What is asked »
Carry on the text about the slog logging library for Rust, starting right after its last sentence.

You might consider using tracing instead

It's been a while since slog was created and it served Rust community well all this time. It remains a stable, featureful and battle-tested library, used in many important projects.

In last few years, another ecosystem for Rust was created with similar features and a very good support for debugging async code and already larger dev team and community.

Please check tracing and see if it is more suitable for your use-case. It seems that it is already a go-to logging/tracing solution for Rust.

Reasons you might want to stick with slog anyway:

  • async support doesn't benefit you
  • you consider mature, stable code & API a plus
  • it has some features that tracing is missing
  • great performance (I have NOT done any comparison, but slog's performance is very good).

Introduction (please read)

slog is an ecosystem of reusable components for structured, extensible, composable and contextual logging for Rust.

The ambition is to be The Logging Library for Rust. slog should accommodate a variety of logging features and requirements. If there is a feature that you need and standard log crate is missing, slog should have it.

This power comes with a little steeper learning curve, so if you experience any problems, please join slog-rs gitter channel to get up to speed. If you'd like to take a quick, convenient route, consider using sloggers wrapper library.

While the code is reliable, the documentation sometimes could use an improvement. Please report all issues and ideas.

Features & technical documentation

Most of the interesting documentation is auto-generated and hosted on https://docs.rs.

Go to docs.rs/slog to read about features and APIs (examples included).

Note: slog is just a core, and the actual functionality is inside many feature crates. To name a few:

There are many more slog feature crates. Search for more slog features on crates.io. It is easy to write and publish new ones. Look through all the existing crates using slog for examples and ideas.

Supplied data »
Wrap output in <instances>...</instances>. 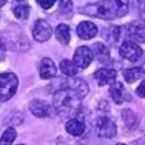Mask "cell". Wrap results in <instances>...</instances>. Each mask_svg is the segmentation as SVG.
I'll use <instances>...</instances> for the list:
<instances>
[{"mask_svg":"<svg viewBox=\"0 0 145 145\" xmlns=\"http://www.w3.org/2000/svg\"><path fill=\"white\" fill-rule=\"evenodd\" d=\"M117 77V72L112 69L103 68L98 70L94 73V78L98 82L99 86L112 85L115 83V79Z\"/></svg>","mask_w":145,"mask_h":145,"instance_id":"obj_10","label":"cell"},{"mask_svg":"<svg viewBox=\"0 0 145 145\" xmlns=\"http://www.w3.org/2000/svg\"><path fill=\"white\" fill-rule=\"evenodd\" d=\"M34 39L37 42H45L51 37L53 34V29L46 21L37 20L35 22L34 28L32 30Z\"/></svg>","mask_w":145,"mask_h":145,"instance_id":"obj_5","label":"cell"},{"mask_svg":"<svg viewBox=\"0 0 145 145\" xmlns=\"http://www.w3.org/2000/svg\"><path fill=\"white\" fill-rule=\"evenodd\" d=\"M89 92L86 82L80 78H71L66 81V86L60 88L54 94V105L59 113H71L77 110L81 100Z\"/></svg>","mask_w":145,"mask_h":145,"instance_id":"obj_1","label":"cell"},{"mask_svg":"<svg viewBox=\"0 0 145 145\" xmlns=\"http://www.w3.org/2000/svg\"><path fill=\"white\" fill-rule=\"evenodd\" d=\"M128 36L138 42H145V25L142 23H133L128 29Z\"/></svg>","mask_w":145,"mask_h":145,"instance_id":"obj_16","label":"cell"},{"mask_svg":"<svg viewBox=\"0 0 145 145\" xmlns=\"http://www.w3.org/2000/svg\"><path fill=\"white\" fill-rule=\"evenodd\" d=\"M17 136L14 128L8 127L0 137V145H12Z\"/></svg>","mask_w":145,"mask_h":145,"instance_id":"obj_21","label":"cell"},{"mask_svg":"<svg viewBox=\"0 0 145 145\" xmlns=\"http://www.w3.org/2000/svg\"><path fill=\"white\" fill-rule=\"evenodd\" d=\"M60 69L62 73L69 77H74L78 73V66L74 63V61L68 59H64L61 61Z\"/></svg>","mask_w":145,"mask_h":145,"instance_id":"obj_19","label":"cell"},{"mask_svg":"<svg viewBox=\"0 0 145 145\" xmlns=\"http://www.w3.org/2000/svg\"><path fill=\"white\" fill-rule=\"evenodd\" d=\"M5 53H6L5 44L2 39H0V61H3L5 59Z\"/></svg>","mask_w":145,"mask_h":145,"instance_id":"obj_25","label":"cell"},{"mask_svg":"<svg viewBox=\"0 0 145 145\" xmlns=\"http://www.w3.org/2000/svg\"><path fill=\"white\" fill-rule=\"evenodd\" d=\"M136 94L141 98H145V79L141 82V84L136 89Z\"/></svg>","mask_w":145,"mask_h":145,"instance_id":"obj_23","label":"cell"},{"mask_svg":"<svg viewBox=\"0 0 145 145\" xmlns=\"http://www.w3.org/2000/svg\"><path fill=\"white\" fill-rule=\"evenodd\" d=\"M96 134L104 138H113L117 135V125L109 117H100L94 122Z\"/></svg>","mask_w":145,"mask_h":145,"instance_id":"obj_4","label":"cell"},{"mask_svg":"<svg viewBox=\"0 0 145 145\" xmlns=\"http://www.w3.org/2000/svg\"><path fill=\"white\" fill-rule=\"evenodd\" d=\"M138 11H139L140 17L145 22V1H142L139 3V6H138Z\"/></svg>","mask_w":145,"mask_h":145,"instance_id":"obj_26","label":"cell"},{"mask_svg":"<svg viewBox=\"0 0 145 145\" xmlns=\"http://www.w3.org/2000/svg\"><path fill=\"white\" fill-rule=\"evenodd\" d=\"M122 118L125 121V124L129 128H135L139 125V120H138L137 116L135 114L133 110L129 109H125L122 111Z\"/></svg>","mask_w":145,"mask_h":145,"instance_id":"obj_20","label":"cell"},{"mask_svg":"<svg viewBox=\"0 0 145 145\" xmlns=\"http://www.w3.org/2000/svg\"><path fill=\"white\" fill-rule=\"evenodd\" d=\"M97 32V27L91 22H82L77 27V33L82 39H91L96 36Z\"/></svg>","mask_w":145,"mask_h":145,"instance_id":"obj_11","label":"cell"},{"mask_svg":"<svg viewBox=\"0 0 145 145\" xmlns=\"http://www.w3.org/2000/svg\"><path fill=\"white\" fill-rule=\"evenodd\" d=\"M54 1L53 0H48V1H45V0H39L37 1V4H39L43 9H49L51 6H53L54 5Z\"/></svg>","mask_w":145,"mask_h":145,"instance_id":"obj_24","label":"cell"},{"mask_svg":"<svg viewBox=\"0 0 145 145\" xmlns=\"http://www.w3.org/2000/svg\"><path fill=\"white\" fill-rule=\"evenodd\" d=\"M57 69L54 62L48 57L43 58L39 65V74L42 79H50L53 78L56 75Z\"/></svg>","mask_w":145,"mask_h":145,"instance_id":"obj_12","label":"cell"},{"mask_svg":"<svg viewBox=\"0 0 145 145\" xmlns=\"http://www.w3.org/2000/svg\"><path fill=\"white\" fill-rule=\"evenodd\" d=\"M61 11L64 14H68L69 12L72 11V2L71 1H61L60 2Z\"/></svg>","mask_w":145,"mask_h":145,"instance_id":"obj_22","label":"cell"},{"mask_svg":"<svg viewBox=\"0 0 145 145\" xmlns=\"http://www.w3.org/2000/svg\"><path fill=\"white\" fill-rule=\"evenodd\" d=\"M145 76V70L141 67L127 69L123 71V77L125 80L129 84L135 83V81L142 78Z\"/></svg>","mask_w":145,"mask_h":145,"instance_id":"obj_15","label":"cell"},{"mask_svg":"<svg viewBox=\"0 0 145 145\" xmlns=\"http://www.w3.org/2000/svg\"><path fill=\"white\" fill-rule=\"evenodd\" d=\"M19 80L17 76L12 72L0 74V101L7 102L17 91Z\"/></svg>","mask_w":145,"mask_h":145,"instance_id":"obj_3","label":"cell"},{"mask_svg":"<svg viewBox=\"0 0 145 145\" xmlns=\"http://www.w3.org/2000/svg\"><path fill=\"white\" fill-rule=\"evenodd\" d=\"M81 14L103 20H112L124 16L128 12L127 1H100L85 5Z\"/></svg>","mask_w":145,"mask_h":145,"instance_id":"obj_2","label":"cell"},{"mask_svg":"<svg viewBox=\"0 0 145 145\" xmlns=\"http://www.w3.org/2000/svg\"><path fill=\"white\" fill-rule=\"evenodd\" d=\"M51 105L48 102L40 99H35L29 103V110L31 113L37 118H45L51 113Z\"/></svg>","mask_w":145,"mask_h":145,"instance_id":"obj_9","label":"cell"},{"mask_svg":"<svg viewBox=\"0 0 145 145\" xmlns=\"http://www.w3.org/2000/svg\"><path fill=\"white\" fill-rule=\"evenodd\" d=\"M65 128L70 135L74 136H80L84 134L86 125L83 122L78 120V119L71 118L66 123Z\"/></svg>","mask_w":145,"mask_h":145,"instance_id":"obj_14","label":"cell"},{"mask_svg":"<svg viewBox=\"0 0 145 145\" xmlns=\"http://www.w3.org/2000/svg\"><path fill=\"white\" fill-rule=\"evenodd\" d=\"M12 12H14L16 18L21 19V20H25L29 15V5L27 2L16 1L12 5Z\"/></svg>","mask_w":145,"mask_h":145,"instance_id":"obj_17","label":"cell"},{"mask_svg":"<svg viewBox=\"0 0 145 145\" xmlns=\"http://www.w3.org/2000/svg\"><path fill=\"white\" fill-rule=\"evenodd\" d=\"M93 59V54L92 50L87 46H80L78 47L74 54L73 61L78 67L82 69L87 68L91 64Z\"/></svg>","mask_w":145,"mask_h":145,"instance_id":"obj_7","label":"cell"},{"mask_svg":"<svg viewBox=\"0 0 145 145\" xmlns=\"http://www.w3.org/2000/svg\"><path fill=\"white\" fill-rule=\"evenodd\" d=\"M110 93L113 101L117 104H121L125 102H129L132 100V96L127 90L122 83L120 82H115L110 87Z\"/></svg>","mask_w":145,"mask_h":145,"instance_id":"obj_8","label":"cell"},{"mask_svg":"<svg viewBox=\"0 0 145 145\" xmlns=\"http://www.w3.org/2000/svg\"><path fill=\"white\" fill-rule=\"evenodd\" d=\"M116 145H125V144H124V143H118V144H116Z\"/></svg>","mask_w":145,"mask_h":145,"instance_id":"obj_28","label":"cell"},{"mask_svg":"<svg viewBox=\"0 0 145 145\" xmlns=\"http://www.w3.org/2000/svg\"><path fill=\"white\" fill-rule=\"evenodd\" d=\"M19 145H24V144H19Z\"/></svg>","mask_w":145,"mask_h":145,"instance_id":"obj_29","label":"cell"},{"mask_svg":"<svg viewBox=\"0 0 145 145\" xmlns=\"http://www.w3.org/2000/svg\"><path fill=\"white\" fill-rule=\"evenodd\" d=\"M119 54L124 59L130 61H135L142 56V50L137 44L132 41H125L119 47Z\"/></svg>","mask_w":145,"mask_h":145,"instance_id":"obj_6","label":"cell"},{"mask_svg":"<svg viewBox=\"0 0 145 145\" xmlns=\"http://www.w3.org/2000/svg\"><path fill=\"white\" fill-rule=\"evenodd\" d=\"M92 52L93 55L97 58V60L100 61L101 62L106 63V62H109L110 60V54L109 49L107 48L105 45H103V44L100 42L95 43L94 45H93Z\"/></svg>","mask_w":145,"mask_h":145,"instance_id":"obj_13","label":"cell"},{"mask_svg":"<svg viewBox=\"0 0 145 145\" xmlns=\"http://www.w3.org/2000/svg\"><path fill=\"white\" fill-rule=\"evenodd\" d=\"M5 4H6V1H1V0H0V8H1L2 6H4Z\"/></svg>","mask_w":145,"mask_h":145,"instance_id":"obj_27","label":"cell"},{"mask_svg":"<svg viewBox=\"0 0 145 145\" xmlns=\"http://www.w3.org/2000/svg\"><path fill=\"white\" fill-rule=\"evenodd\" d=\"M55 37L62 45H68L71 40V30L70 27L66 24H60L56 27Z\"/></svg>","mask_w":145,"mask_h":145,"instance_id":"obj_18","label":"cell"}]
</instances>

Task result »
Terminal output example

slog-term is only one of many slog features - useful showcase, multi-platform, and featuring eg. automatic TTY detection and colors.

See following screenshot: same output in both compact and full output mode.

slog-rs terminal example output

Using & help

Please use slog-rs gitter channel to ask for help or discuss slog features.

See examples/features.rs for full quick code example overview.

Read Documentation for details and features.

To report a bug or ask for features use github issues.

Slog community

Slog related crates are hosted under slog github organization.

Dawid Ciężarkiewicz is the original author and current maintainer of slog and therefore self-appointed benevolent dictator over the project. When working on slog Dawid follows and expects everyone to follow his Code of Conduct.

Any particular repositories under slog ecosystem might be created, controlled, maintained by other entities with various levels of autonomy. Lets work together toward a common goal in a respectful and welcoming atmosphere!

Verification Recommendation

To help with the maintained, the ownership of this crate is potentially shared between multiple developers. It is recommended to always use cargo-crev to verify the trustworthiness of each of your dependencies, including this one.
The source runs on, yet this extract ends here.